--- start Page excerpt ---

The following information is to provide a basic understanding of the various aspects of divorce in the State of Mississippi.

You can get more specific information regarding Mississippi divorce laws using the links provided to Mississippi divorce laws or at your local library.

This information is provided for informational purposes only and does not constitute legal advice. Before taking any action you should seek the advice of an attorney familiar with the laws in the state in which you will be seeking a divorce.

Every effort has been made to assure that the information contained in these pages is accurate however, due to the ever changing nature of the law some material may be outdated or may no longer apply.

Mississippi Divorce Resources

Residency Requirements Must be a bona fide resident within this state for six (6) months next preceding the commencement of the suit. If a member of the armed services of the United States is stationed in the state and residing within the state with his spouse, such person and his spouse shall be considered actual bona fide residents of the state for the purposes of this section, provided they were residing within the state at the time of the separation of the parties.
Where to File All complaints, except those based solely on the ground of irreconcilable differences, must be filed in the county in which the plaintiff resides.

A complaint for divorce based solely on the grounds of irreconcilable differences shall be filed in the county of residence of either party where both parties are residents of this state. If one (1) party is not a resident of this state, then the complaint shall be filed in the county where the resident party resides
Grounds for Divorce Divorce from the bonds of matrimony may be granted on the ground of irreconcilable differences, but only upon the joint complaint of the husband and wife or a complaint where the defendant has been personally served with process or where the defendant has entered an appearance by written waiver of process.
Complaints for divorce on the ground of irreconcilable differences must have been on file for sixty (60) days before being heard.
Divorces from the bonds of matrimony may be decreed to the injured party for any one or more of the following twelve causes:
  • Natural impotency
  • Adultery, unless it should appear that it was committed by collusion of the parties for the purpose of procuring a divorce, or unless the parties cohabited after a knowledge by complainant of the adultery.

--- end Page excerpt ---

** Exercise 1 **
According to the Mississippi divorce page, how long must a person be a bona fide resident of the state before beginning a divorce suit?
The listing that comes next has no connection to the Mississippi divorce page.

--- start The records ---

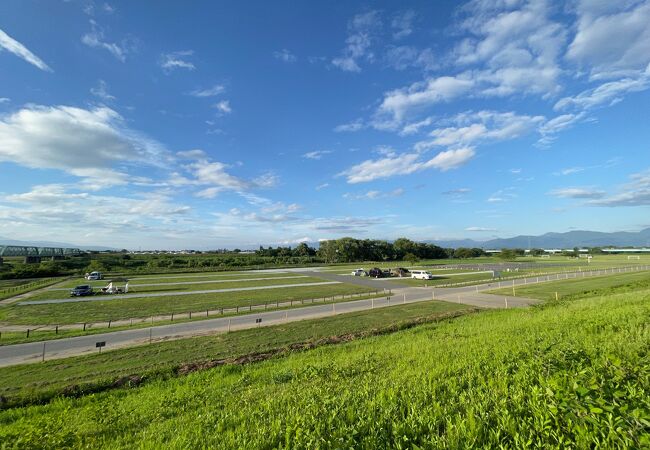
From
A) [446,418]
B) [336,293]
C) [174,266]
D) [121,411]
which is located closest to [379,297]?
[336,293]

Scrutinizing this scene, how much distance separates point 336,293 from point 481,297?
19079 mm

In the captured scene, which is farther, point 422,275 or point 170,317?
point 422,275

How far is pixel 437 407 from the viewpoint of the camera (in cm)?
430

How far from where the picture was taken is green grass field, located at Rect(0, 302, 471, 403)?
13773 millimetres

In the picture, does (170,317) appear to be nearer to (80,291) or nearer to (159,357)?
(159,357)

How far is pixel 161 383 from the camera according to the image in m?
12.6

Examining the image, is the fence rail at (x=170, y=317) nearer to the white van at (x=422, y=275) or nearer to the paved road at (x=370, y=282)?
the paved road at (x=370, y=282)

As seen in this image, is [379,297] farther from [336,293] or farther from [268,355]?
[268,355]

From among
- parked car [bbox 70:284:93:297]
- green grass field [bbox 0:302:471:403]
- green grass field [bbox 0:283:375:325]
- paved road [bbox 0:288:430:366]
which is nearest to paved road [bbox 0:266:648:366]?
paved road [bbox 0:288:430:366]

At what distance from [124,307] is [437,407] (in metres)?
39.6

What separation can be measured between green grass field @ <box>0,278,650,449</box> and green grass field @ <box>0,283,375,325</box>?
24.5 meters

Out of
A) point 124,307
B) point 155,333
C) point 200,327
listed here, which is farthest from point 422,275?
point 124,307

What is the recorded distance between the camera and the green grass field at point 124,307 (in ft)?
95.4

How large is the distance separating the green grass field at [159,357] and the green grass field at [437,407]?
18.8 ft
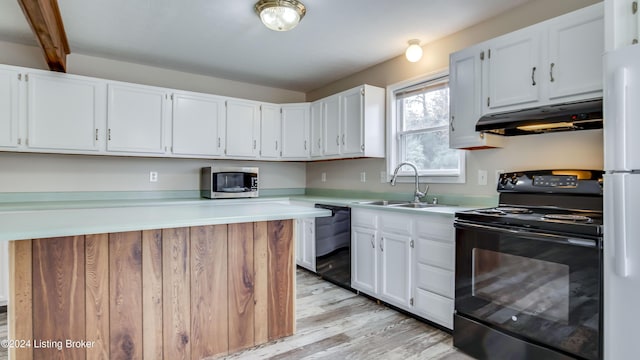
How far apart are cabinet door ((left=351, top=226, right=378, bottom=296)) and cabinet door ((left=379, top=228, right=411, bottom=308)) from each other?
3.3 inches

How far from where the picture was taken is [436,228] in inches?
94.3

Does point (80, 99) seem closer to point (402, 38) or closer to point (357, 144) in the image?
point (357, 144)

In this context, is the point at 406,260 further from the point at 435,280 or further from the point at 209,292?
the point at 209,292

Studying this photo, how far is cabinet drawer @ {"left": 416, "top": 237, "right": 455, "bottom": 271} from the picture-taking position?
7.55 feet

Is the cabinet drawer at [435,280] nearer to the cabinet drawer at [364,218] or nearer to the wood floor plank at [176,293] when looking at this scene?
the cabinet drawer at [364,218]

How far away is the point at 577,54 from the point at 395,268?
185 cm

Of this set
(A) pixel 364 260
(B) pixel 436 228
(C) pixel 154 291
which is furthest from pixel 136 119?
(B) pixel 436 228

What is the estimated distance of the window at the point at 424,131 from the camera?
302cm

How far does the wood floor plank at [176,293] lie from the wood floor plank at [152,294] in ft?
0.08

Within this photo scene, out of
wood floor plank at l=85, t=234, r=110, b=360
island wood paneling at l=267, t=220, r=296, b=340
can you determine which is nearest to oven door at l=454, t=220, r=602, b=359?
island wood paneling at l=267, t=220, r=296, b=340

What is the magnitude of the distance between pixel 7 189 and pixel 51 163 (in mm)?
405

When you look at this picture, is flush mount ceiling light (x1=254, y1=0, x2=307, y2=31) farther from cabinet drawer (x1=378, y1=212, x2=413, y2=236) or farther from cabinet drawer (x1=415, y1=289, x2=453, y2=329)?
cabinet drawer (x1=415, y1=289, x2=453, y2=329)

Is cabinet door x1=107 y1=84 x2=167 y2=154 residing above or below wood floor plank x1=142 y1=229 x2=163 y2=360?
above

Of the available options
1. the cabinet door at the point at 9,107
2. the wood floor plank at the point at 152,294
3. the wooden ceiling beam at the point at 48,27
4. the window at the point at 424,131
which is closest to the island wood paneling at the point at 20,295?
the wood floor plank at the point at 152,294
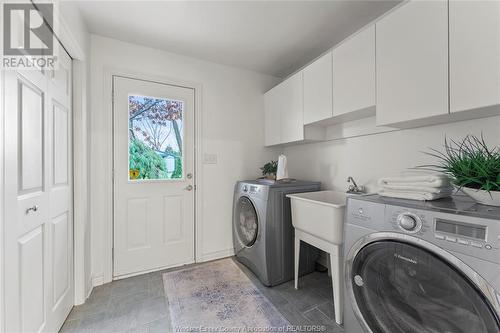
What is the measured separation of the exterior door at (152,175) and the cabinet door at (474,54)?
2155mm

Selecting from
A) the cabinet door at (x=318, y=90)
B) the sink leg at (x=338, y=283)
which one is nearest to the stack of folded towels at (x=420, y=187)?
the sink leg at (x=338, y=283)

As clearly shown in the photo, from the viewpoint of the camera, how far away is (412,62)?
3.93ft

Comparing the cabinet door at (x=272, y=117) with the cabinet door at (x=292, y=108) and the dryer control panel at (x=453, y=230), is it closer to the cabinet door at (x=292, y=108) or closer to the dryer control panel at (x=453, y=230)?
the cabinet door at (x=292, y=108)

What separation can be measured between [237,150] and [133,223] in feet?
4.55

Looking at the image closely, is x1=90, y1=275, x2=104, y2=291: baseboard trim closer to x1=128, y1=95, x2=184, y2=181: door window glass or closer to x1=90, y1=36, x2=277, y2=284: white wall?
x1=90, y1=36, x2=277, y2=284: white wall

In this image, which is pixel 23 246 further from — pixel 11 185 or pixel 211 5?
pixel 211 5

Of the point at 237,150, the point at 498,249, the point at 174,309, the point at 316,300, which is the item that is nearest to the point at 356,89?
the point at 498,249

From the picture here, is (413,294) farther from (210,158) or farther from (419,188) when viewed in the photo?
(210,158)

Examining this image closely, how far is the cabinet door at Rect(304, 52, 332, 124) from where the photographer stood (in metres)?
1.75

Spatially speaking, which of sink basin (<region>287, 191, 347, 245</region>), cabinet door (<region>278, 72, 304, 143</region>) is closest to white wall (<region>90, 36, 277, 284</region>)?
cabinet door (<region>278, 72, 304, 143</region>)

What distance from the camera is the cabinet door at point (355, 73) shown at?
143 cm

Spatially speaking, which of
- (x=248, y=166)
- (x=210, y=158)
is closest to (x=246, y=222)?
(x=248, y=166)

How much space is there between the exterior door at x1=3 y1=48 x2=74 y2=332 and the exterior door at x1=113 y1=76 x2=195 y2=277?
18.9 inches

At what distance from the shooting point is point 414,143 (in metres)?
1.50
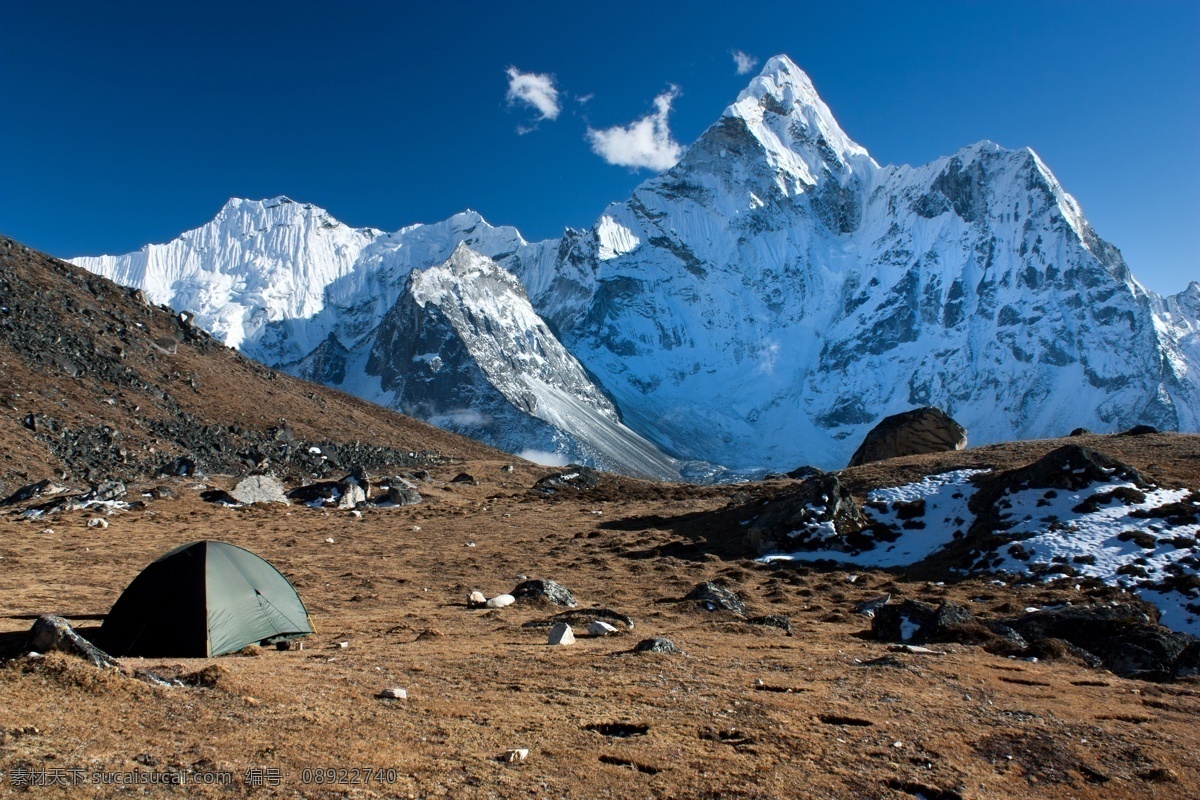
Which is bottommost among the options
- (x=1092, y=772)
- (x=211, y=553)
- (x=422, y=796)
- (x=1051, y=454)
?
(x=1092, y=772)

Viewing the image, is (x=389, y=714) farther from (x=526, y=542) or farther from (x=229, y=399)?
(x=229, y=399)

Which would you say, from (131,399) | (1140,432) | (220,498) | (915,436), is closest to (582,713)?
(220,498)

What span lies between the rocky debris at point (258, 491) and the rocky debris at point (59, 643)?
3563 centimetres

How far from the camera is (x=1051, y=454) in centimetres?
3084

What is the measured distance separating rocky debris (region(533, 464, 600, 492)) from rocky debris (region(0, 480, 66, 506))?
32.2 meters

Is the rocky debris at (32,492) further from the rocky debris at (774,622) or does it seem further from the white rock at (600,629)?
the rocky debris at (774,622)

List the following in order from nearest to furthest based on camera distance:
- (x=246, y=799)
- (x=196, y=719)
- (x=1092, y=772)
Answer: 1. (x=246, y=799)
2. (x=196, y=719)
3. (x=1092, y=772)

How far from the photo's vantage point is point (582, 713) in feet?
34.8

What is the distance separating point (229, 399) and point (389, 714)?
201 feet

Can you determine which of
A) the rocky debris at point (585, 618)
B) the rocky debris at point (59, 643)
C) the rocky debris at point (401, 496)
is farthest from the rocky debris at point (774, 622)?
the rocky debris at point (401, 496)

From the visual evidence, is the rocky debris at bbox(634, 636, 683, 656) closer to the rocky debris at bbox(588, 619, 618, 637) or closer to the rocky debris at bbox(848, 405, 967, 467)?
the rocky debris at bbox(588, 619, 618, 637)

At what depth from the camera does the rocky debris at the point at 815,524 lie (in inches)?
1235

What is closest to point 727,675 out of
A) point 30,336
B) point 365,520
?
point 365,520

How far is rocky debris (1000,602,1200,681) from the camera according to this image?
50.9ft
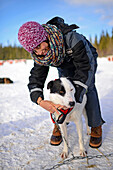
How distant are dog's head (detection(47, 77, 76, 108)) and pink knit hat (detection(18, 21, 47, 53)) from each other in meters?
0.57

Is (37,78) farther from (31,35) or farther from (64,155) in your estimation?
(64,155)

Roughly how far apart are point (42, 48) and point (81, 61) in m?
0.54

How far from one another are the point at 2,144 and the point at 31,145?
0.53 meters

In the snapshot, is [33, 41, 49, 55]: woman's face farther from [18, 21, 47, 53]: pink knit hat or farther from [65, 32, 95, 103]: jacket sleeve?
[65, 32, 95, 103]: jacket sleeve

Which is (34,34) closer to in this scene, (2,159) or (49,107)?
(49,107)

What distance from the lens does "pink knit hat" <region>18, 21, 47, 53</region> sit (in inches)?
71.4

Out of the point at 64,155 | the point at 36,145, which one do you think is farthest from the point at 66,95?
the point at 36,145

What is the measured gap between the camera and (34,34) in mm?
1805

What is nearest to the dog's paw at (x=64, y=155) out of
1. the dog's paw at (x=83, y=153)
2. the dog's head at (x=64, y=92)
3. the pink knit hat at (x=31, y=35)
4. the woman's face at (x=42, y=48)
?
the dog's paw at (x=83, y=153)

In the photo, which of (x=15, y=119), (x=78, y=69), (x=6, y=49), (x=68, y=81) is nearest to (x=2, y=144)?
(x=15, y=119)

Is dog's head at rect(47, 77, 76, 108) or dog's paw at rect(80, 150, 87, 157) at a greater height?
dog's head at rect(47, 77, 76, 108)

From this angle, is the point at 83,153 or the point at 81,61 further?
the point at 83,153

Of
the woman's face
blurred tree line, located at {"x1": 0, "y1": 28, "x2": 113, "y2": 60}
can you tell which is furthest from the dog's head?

--- end The records ---

** Exercise 2 **
Repeat the part of the listing that starts with the line containing "What is the measured gap" and runs through the end of the listing.

** Answer 1 **
Six months immediately preceding the commencement of the suit.

** Answer 2 **
What is the measured gap between the camera and (34,34) in mm?
1805

What is nearest to the dog's paw at (x=64, y=155) out of
1. the dog's paw at (x=83, y=153)
2. the dog's head at (x=64, y=92)
3. the pink knit hat at (x=31, y=35)
4. the woman's face at (x=42, y=48)
?
the dog's paw at (x=83, y=153)

In the photo, which of (x=15, y=119), (x=78, y=69), (x=6, y=49), (x=68, y=81) is nearest to (x=2, y=144)?
(x=15, y=119)

Is dog's head at rect(47, 77, 76, 108) or dog's paw at rect(80, 150, 87, 157) at a greater height?
dog's head at rect(47, 77, 76, 108)

From this angle, is the point at 83,153 or the point at 81,61 further?
the point at 83,153

Of
the woman's face
blurred tree line, located at {"x1": 0, "y1": 28, "x2": 113, "y2": 60}
can you tell which is furthest from the dog's head?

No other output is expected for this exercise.